■ **Requirements**
Rewrite the lines from the one containing "Which is at" through the end of the items as a Markdown table, skipping blank lines. Use two columns, Row and Item line, with a running row number in the first and the line in the second.

(Spatial question items)
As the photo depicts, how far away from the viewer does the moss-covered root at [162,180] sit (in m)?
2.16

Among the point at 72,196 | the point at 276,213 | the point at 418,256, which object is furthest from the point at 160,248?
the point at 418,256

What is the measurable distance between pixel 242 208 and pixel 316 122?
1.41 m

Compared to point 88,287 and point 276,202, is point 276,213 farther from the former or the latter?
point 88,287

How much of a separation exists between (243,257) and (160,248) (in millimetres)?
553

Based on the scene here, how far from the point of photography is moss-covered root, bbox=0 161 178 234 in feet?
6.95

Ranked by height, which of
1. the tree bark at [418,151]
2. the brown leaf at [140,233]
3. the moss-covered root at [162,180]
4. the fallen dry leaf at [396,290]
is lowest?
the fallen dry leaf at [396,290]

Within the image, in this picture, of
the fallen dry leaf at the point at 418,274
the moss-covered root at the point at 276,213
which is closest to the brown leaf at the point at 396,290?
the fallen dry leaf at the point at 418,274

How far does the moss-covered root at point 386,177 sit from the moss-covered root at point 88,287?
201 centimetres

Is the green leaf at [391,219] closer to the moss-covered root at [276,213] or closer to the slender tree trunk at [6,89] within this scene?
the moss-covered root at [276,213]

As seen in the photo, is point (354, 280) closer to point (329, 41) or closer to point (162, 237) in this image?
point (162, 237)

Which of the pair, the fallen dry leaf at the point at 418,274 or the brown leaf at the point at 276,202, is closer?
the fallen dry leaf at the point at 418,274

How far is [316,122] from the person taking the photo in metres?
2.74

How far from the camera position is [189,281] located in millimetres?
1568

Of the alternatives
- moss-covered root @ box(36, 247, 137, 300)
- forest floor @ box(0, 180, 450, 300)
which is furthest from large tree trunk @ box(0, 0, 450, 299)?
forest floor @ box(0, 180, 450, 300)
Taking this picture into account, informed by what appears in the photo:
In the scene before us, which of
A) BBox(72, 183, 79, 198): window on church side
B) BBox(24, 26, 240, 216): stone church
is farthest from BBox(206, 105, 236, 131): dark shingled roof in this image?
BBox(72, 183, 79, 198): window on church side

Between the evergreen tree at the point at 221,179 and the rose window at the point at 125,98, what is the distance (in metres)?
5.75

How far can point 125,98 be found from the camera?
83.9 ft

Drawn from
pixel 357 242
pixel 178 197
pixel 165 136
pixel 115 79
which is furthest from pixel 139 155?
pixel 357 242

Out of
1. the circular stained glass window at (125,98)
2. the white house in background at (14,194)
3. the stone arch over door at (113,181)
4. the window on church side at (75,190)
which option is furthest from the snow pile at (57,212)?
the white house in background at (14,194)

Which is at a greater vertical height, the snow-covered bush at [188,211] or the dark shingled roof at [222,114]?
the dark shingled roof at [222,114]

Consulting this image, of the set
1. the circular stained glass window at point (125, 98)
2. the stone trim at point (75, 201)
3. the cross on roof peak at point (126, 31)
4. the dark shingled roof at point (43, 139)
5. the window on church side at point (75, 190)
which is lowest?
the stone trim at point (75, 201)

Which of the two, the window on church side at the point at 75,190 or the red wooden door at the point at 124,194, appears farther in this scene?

■ **The reply**
| Row | Item line |
|---|---|
| 1 | Which is at a greater vertical height, the snow-covered bush at [188,211] or the dark shingled roof at [222,114]? |
| 2 | the dark shingled roof at [222,114] |
| 3 | Consulting this image, of the set |
| 4 | 1. the circular stained glass window at point (125, 98) |
| 5 | 2. the stone trim at point (75, 201) |
| 6 | 3. the cross on roof peak at point (126, 31) |
| 7 | 4. the dark shingled roof at point (43, 139) |
| 8 | 5. the window on church side at point (75, 190) |
| 9 | which is lowest? |
| 10 | the stone trim at point (75, 201) |
| 11 | Which of the two, the window on church side at the point at 75,190 or the red wooden door at the point at 124,194, appears farther in this scene? |